Passage:
# Best Hand Saw?



## sourdough (Jan 31, 2010)

Okay folks, here I am again looking for guidance. Because my hands and wrists have been so smashed up so many times I am finding in my later years that I have real trouble using heavier power tools. Over the last couple of months I have rediscovered the joys of using a simple old fashioned manually powered hand saw. Just a small one. So, please provide some reccomendations for small hand saws. I am familiar with "Japanese" saws (pull saws) and have a couple of them up at the main place. I enjoy using them and have found a couple plain old Stanley's from Fleet Farm are nice. I've looked at some fancy REAL Japanese saws and, while they are nice, they are beyond me budget and also beyond my skill level.
So......what do you folks use for small, short, hand saws for basic cross-cutting most of the time?:help:


----------



## bobj3 (Jan 17, 2006)

Hi Warren


Don't hahahahahahaha LOL I got one from the model making shop that is 1/16" and 64 teeth and it's great for the fine crosscuts The Japanese saws are great too but a bit high in price..I have one or two but the model making saw will out cut them...if I recall it was 8 bucks with a Alum.miter box..but it will only cut a max of 3/4" thick stock..

======





sourdough said:


> Okay folks, here I am again looking for guidance. Because my hands and wrists have been so smashed up so many times I am finding in my later years that I have real trouble using heavier power tools. Over the last couple of months I have rediscovered the joys of using a simple old fashioned manually powered hand saw. Just a small one. So, please provide some reccomendations for small hand saws. I am familiar with "Japanese" saws (pull saws) and have a couple of them up at the main place. I enjoy using them and have found a couple plain old Stanley's from Fleet Farm are nice. I've looked at some fancy REAL Japanese saws and, while they are nice, they are beyond me budget and also beyond my skill level.
> So......what do you folks use for small, short, hand saws for basic cross-cutting most of the time?:help:


----------



## jd99 (Jun 17, 2009)

I use the Japanese saws, I found a couple of them at a Home Depot that was closing and got them for something like $4.00 each. Used one so much I about have it worn out.

Data excerpts:
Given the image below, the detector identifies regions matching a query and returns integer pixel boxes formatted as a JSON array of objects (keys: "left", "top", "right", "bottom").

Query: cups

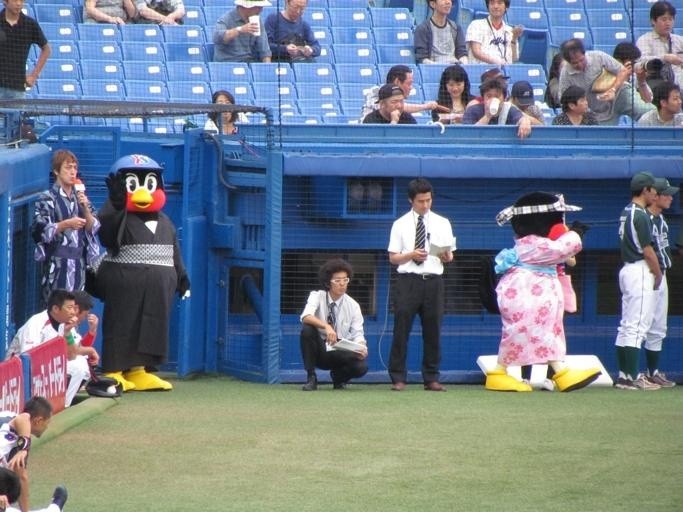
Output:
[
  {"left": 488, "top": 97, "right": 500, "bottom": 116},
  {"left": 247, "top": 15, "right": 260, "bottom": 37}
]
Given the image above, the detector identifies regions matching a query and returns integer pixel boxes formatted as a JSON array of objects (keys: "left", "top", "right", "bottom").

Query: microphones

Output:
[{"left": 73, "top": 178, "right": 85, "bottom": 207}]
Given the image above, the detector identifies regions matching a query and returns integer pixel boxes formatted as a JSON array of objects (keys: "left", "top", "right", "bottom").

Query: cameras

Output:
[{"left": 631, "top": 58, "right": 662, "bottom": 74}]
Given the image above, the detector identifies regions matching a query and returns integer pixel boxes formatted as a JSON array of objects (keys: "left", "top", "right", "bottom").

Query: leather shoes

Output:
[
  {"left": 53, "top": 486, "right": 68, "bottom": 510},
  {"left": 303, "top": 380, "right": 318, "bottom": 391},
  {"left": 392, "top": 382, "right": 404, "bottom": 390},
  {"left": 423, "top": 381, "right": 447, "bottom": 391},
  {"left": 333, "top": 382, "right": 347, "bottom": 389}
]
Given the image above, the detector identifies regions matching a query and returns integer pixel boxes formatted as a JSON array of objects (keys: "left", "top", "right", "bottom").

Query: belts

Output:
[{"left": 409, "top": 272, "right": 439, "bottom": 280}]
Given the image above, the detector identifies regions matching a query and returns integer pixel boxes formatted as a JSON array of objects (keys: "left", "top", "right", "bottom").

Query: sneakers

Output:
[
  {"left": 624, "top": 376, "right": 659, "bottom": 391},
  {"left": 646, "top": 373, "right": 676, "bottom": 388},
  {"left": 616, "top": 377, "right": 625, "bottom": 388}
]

---

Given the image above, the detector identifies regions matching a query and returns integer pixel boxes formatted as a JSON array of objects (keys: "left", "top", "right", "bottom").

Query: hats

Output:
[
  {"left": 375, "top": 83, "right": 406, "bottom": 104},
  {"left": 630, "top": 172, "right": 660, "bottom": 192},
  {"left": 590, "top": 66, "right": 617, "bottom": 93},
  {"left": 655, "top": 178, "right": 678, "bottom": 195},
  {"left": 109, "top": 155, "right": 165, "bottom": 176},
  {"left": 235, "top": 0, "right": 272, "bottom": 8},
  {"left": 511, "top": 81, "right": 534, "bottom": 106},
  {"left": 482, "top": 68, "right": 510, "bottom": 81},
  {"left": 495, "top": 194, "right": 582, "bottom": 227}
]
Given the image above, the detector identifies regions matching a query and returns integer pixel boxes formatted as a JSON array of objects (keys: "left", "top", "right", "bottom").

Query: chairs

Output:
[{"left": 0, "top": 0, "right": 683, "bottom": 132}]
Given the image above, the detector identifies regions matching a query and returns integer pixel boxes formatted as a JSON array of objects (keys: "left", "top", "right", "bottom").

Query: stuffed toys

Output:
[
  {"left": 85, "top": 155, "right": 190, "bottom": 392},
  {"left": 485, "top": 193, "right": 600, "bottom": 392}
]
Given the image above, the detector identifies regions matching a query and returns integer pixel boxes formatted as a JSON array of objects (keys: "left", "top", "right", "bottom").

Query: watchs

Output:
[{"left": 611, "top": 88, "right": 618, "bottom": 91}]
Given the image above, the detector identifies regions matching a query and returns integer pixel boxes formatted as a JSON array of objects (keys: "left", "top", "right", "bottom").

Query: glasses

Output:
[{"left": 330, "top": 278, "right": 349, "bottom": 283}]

Set exercise:
Rewrite everything from "## jd99 (Jun" down to "it worn out." in the hand saw thread above, changing "Home Depot" to "hardware store".

Response to the exercise:
## jd99 (Jun 17, 2009)

I use the Japanese saws, I found a couple of them at a hardware store that was closing and got them for something like $4.00 each. Used one so much I about have it worn out.